The busy signal is standard until 9:30 a.m., at which point a recording will inform you that the representatives’ “call volumes are full for the day” (in other words, call the next day), or that you will receive a call back in “greater than three hours.” I have not received a call back in two weeks.
Obviously, our politicians don’t care about the people who fund their salaries. Needless to say, I have lost faith in our government to help us when we need it. As I listen to the same recording over and over, it is quite clear we need to get our elected officials out of office.
TERRY ALLEN
LAS VEGAS
Reid exemption
To the editor:
Is anyone really surprised that our dichotomy of a senator, Harry Reid, exempted members of his staff from the hell that is Obamacare (Thursday Review-Journal)? Several weeks ago, good ol’ Harry trumpeted, “Get used to it, it’s the law of the land.”
Perhaps he should have added, “except for those I do not want to impose this farce upon.” Thanks a lot, Sen. Reid, for foisting this terrible legislation upon us by cutting several back-room Democratic deals to ensure its passage.
Now tell us how we can exempt ourselves from this fiasco that you have perpetrated upon America.
GEORGE PUCINE
LAS VEGAS
Property tax cap
To the editor:
I read with great interest the editorial on the property tax cap (Nov. 22 Review-Journal). I am a widow on a fixed income. My house is almost 100 years old and charmingly inconvenient — no furnace, no air conditioning. But it’s paid for and the taxes had been reasonable — until the real estate boom.
Thanks to sound thinking by our legislators in 2005, I have been able to keep my house, even though the taxable and the assessed value more than doubled between 2005 and 2010. My tax bill increased by $75 a year, which I managed to pay. If not for the cap, I could very well have been unable to pay the tax and lost my home as a result. I’m sure I’m not the only one in this situation.
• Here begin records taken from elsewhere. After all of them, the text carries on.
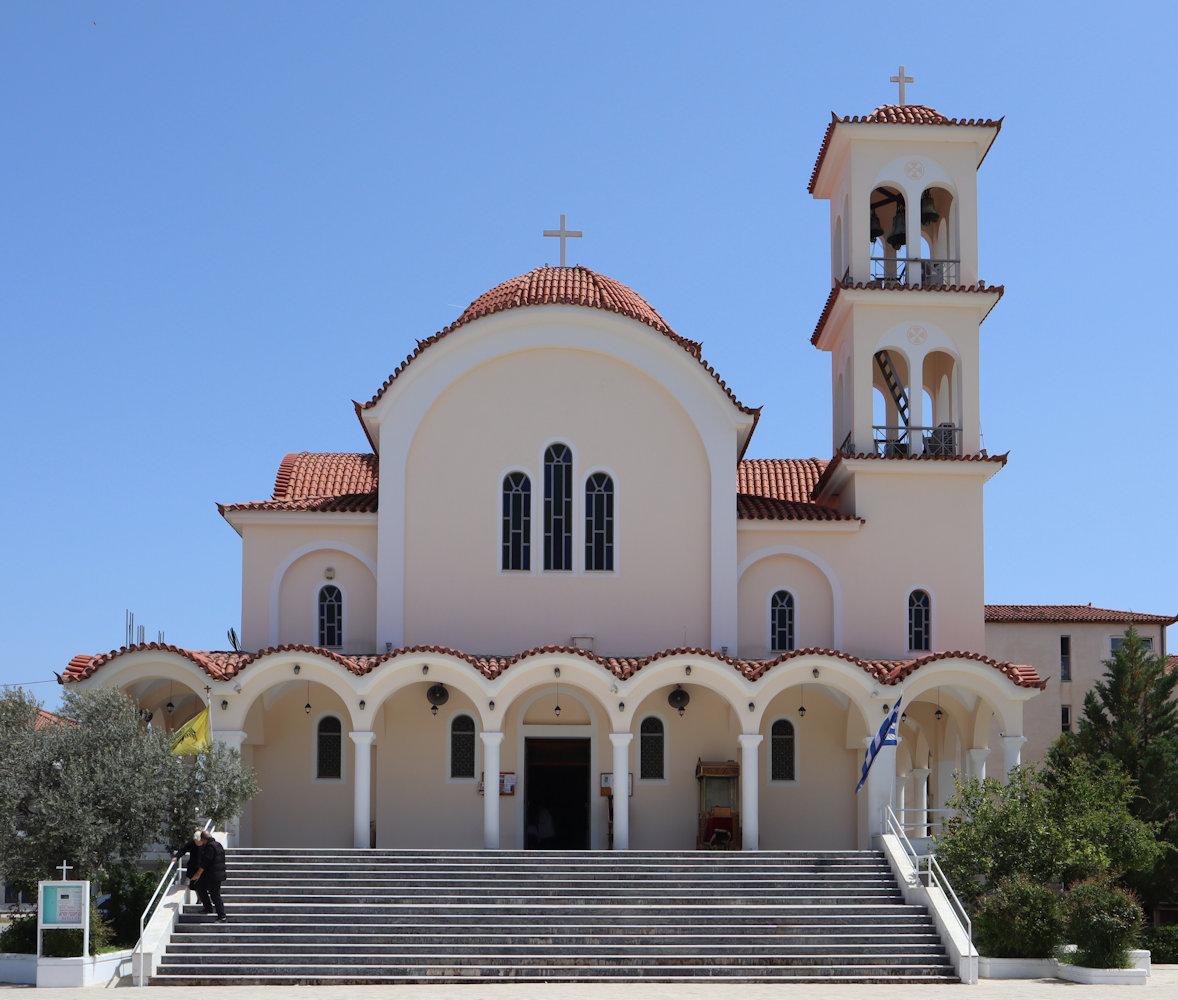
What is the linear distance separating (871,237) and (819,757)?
10.7 metres

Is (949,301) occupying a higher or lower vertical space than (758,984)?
higher

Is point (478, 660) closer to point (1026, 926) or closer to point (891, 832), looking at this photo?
point (891, 832)

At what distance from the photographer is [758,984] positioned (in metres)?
20.9

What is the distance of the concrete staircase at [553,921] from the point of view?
2125 centimetres

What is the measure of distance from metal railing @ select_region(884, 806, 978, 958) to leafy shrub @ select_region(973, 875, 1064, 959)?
32 centimetres

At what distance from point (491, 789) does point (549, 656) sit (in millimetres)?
2454

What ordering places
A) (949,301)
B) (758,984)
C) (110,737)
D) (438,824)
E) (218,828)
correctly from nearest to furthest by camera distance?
(758,984)
(110,737)
(218,828)
(438,824)
(949,301)

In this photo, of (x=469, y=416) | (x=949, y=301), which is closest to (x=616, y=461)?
(x=469, y=416)

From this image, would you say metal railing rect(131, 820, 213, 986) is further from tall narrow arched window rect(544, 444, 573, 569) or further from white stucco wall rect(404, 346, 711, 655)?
tall narrow arched window rect(544, 444, 573, 569)

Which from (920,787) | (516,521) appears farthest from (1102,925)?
(516,521)

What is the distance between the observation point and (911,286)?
30250 mm

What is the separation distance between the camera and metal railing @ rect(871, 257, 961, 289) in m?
30.7

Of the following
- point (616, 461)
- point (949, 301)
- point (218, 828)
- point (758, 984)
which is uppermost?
point (949, 301)

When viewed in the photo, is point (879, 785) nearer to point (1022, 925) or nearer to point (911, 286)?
point (1022, 925)
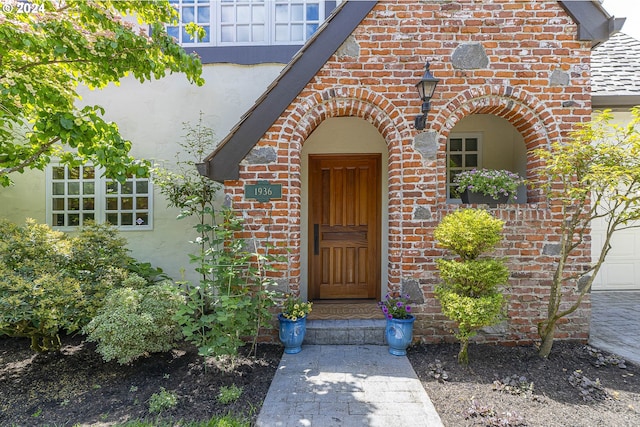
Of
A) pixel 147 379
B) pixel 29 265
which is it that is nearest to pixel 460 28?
pixel 147 379

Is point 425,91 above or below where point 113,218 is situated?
above

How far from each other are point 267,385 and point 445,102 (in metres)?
3.82

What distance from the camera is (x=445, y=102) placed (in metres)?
4.02

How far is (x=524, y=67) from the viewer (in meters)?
3.97

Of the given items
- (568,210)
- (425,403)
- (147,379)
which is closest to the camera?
(425,403)

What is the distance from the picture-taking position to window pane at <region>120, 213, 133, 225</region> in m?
5.33

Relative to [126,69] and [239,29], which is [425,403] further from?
[239,29]

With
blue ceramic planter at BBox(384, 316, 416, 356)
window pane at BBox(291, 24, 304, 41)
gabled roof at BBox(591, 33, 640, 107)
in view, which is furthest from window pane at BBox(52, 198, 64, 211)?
gabled roof at BBox(591, 33, 640, 107)

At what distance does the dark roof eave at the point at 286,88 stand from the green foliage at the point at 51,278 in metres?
1.75

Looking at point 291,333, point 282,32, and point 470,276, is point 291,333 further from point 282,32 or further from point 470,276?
point 282,32

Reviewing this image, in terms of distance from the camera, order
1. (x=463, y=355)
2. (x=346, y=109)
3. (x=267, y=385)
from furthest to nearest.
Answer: (x=346, y=109), (x=463, y=355), (x=267, y=385)

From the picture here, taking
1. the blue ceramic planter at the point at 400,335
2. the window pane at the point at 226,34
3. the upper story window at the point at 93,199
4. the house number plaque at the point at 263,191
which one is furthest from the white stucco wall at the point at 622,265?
the upper story window at the point at 93,199

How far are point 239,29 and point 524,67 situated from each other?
13.9ft

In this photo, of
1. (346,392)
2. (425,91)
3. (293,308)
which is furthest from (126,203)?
(425,91)
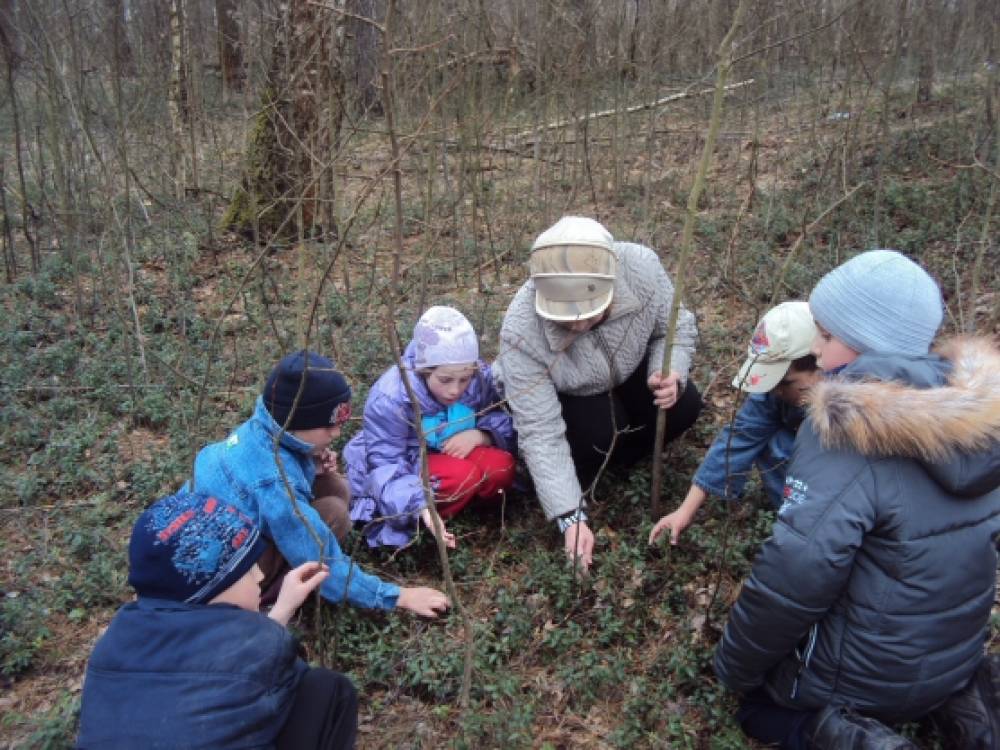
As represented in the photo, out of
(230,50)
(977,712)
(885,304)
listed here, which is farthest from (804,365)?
(230,50)

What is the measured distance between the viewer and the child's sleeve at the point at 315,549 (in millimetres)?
2480

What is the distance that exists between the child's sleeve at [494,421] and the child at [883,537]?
1.46 m

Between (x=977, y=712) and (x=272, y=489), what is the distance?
211cm

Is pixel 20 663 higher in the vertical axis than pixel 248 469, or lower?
lower

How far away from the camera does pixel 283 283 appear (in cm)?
600

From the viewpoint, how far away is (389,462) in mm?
3131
Many people will not profit from rising property values, but will instead lose by having to pay higher and higher property taxes.
To mayors Carolyn Goodman of Las Vegas, Andy Hafen of Henderson and John Lee of North Las Vegas, I say to think about the folks in your cities whose incomes do not rise when property vales go up. We need the cap to stay in place so that we can stay in our place.